A Secretaria estima que são necessários aos menos 100 cuidadores nas escolas da rede municipal para atender a este público.
“São muitas vezes auxiliares de disciplinas ou serventes que realizam esse trabalho. Nós fazemos uma seleção daqueles que têm um perfil e oferecemos uma capacitação para que eles iniciem as atividades. É um pouco difícil, porque eles só poderão atuar se a escola não tiver carência na função que ele desempenhava antes”, explicou.
Sarah explica também que a legislação federal não especifica quais requisitos para o exercício da função de cuidador e teto salarial, que também não foi definido, embora a Lei de Diretrizes Básicas da Educação Nacional (LDB) de número 9.394/96 obrigue a presença dos profissionais nas escolas.
Em 2014 foi aprovado pela Comissão de Constituição, Justiça e Cidadania (CCJ) da Câmara dos Deputados o projeto de lei que obriga as escolas a disponibilizarem cuidadores para alunos com deficiência, se for verificado que este precise de atendimento individual e nos núcleos de educação especial.
A iniciativa foi do parlamentar Eduardo Barbosa (PSDB-MG). O projeto de lei nº 8014/2010 descreve que para exercer a profissão, o indivíduo precisa ter formação técnica em enfermagem ou em cuidados. A matéria aguarda votação no Senado Federal.

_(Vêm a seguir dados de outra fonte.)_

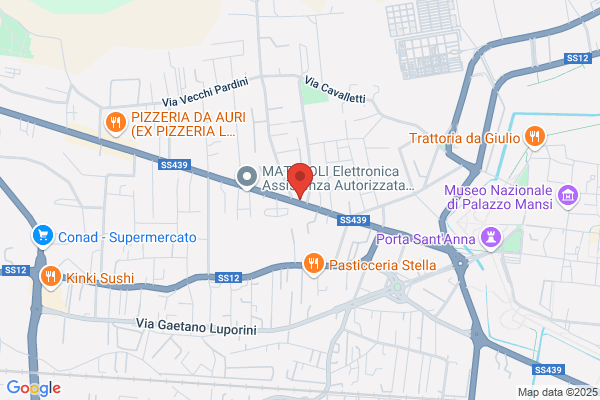 Pizzeria Tavola Calda Il Pirata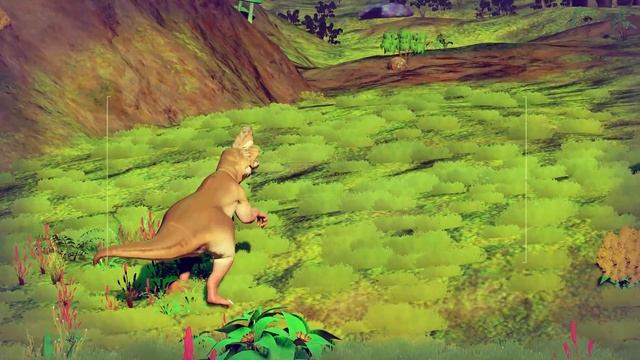 Прогулка с динозаврами в No Man's Sky смотреть онлайн
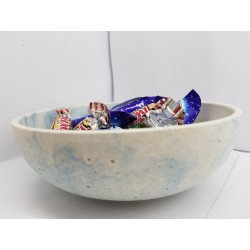 Candy bowl Beautiful candy bowls Handmade candy bowl Concrete candy bowl Handmade Concrete Loft Exclusive candy bowl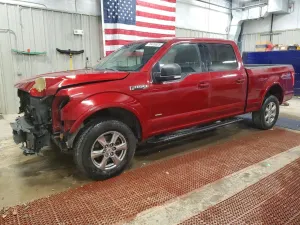 Ford F-150 SUPERCREW 3.5L 6 2017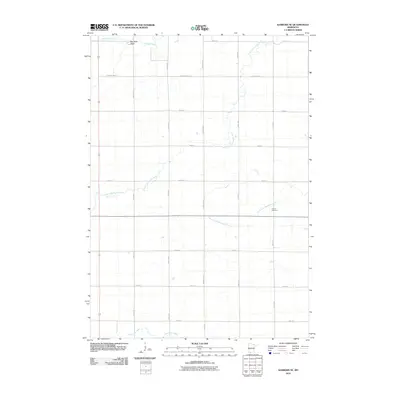 2010 Map of Sanborn SE, 2010 Print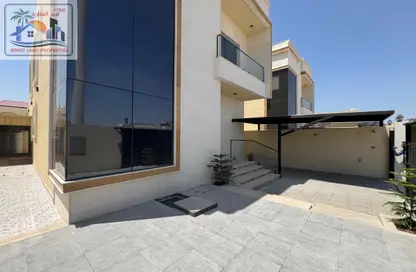 Villa - 5 Bedrooms - 6 Bathrooms for rent in Al Mowaihat 3 - Al Mowaihat - Ajman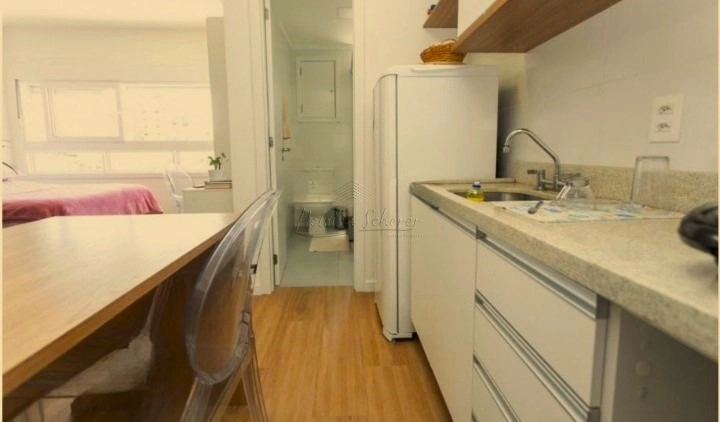 Loft, JK ou studio no bairro Santana, Porto Alegre, RS: 11ª foto da galeria de imagens do imóvel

Mesmo com a não regulamentação da profissão, a Semed estuda a possibilidade de realizar um concurso público para a área da educação, que incluirá a efetivação de vagas para cuidadores.
“Embora a lei não tenha regulamentado tais requisitos, o município tem autonomia para criar uma lei local para regulamentar a profissão. Estamos finalizando a minuta para ser encaminhada à Câmara dos Vereadores”, disse.
Alternativas
Em meio a carência de cuidadores, entidades realizam trabalhos para atender a alunos e pais. Uma delas é a Associação de Pais e Amigos dos Autistas do Amapá (AMA), que funciona em Macapá há 8 anos. A instituição oferece assistência às crianças que sofrem com o problema e também realiza campanhas de conscientização sobre o autismo e oferece capacitação profissional para a função.
Segundo a presidente da associação, Jane Betânia, a entidade atende atualmente 95 autistas, que realizam atividades na educação inclusiva nos turnos da manhã e da tarde.
Para ela, além do cuidador, a presença do atendente terapêutico também é importante no ambiente escolar. Diferente do cuidador, este profissional pode ajudar o professor nas atividades pedagógicas em sala.
“Ele auxilia a criança na realização das atividades como a escrita e a leitura. Isso permite que o processo de aprendizagem seja facilitado tanto para o estudante quanto para o professor”, declara Jane.
A chefe da divisão de educação especial da Semed informou que este profissional está disponível em grande parte das escolas municipais nos núcleos de Atendimento Educacional Especializado (AEE). São cerca de 90 profissionais entre professores, psicólogos e pedagogos que realizam atividades com os alunos durante o contraturno escolar.
Os núcleos são espaços de educação continuada em que são desenvolvidas atividades pedagógicas e de recreação. Sarah reconhece que cerca de 30% das 80 escolas do município ainda não possuem esse espaço por conta de problemas estruturais.
“Estamos trabalhando para mudar essa situação, embora, saibamos que seja um processo burocrático que demanda bastante tempo. Mesmo com a estrutura limitada na maioria das escolas temos conseguindo criar esses núcleos e garantir essa acessibilidade à este tipo de criança”, conclui.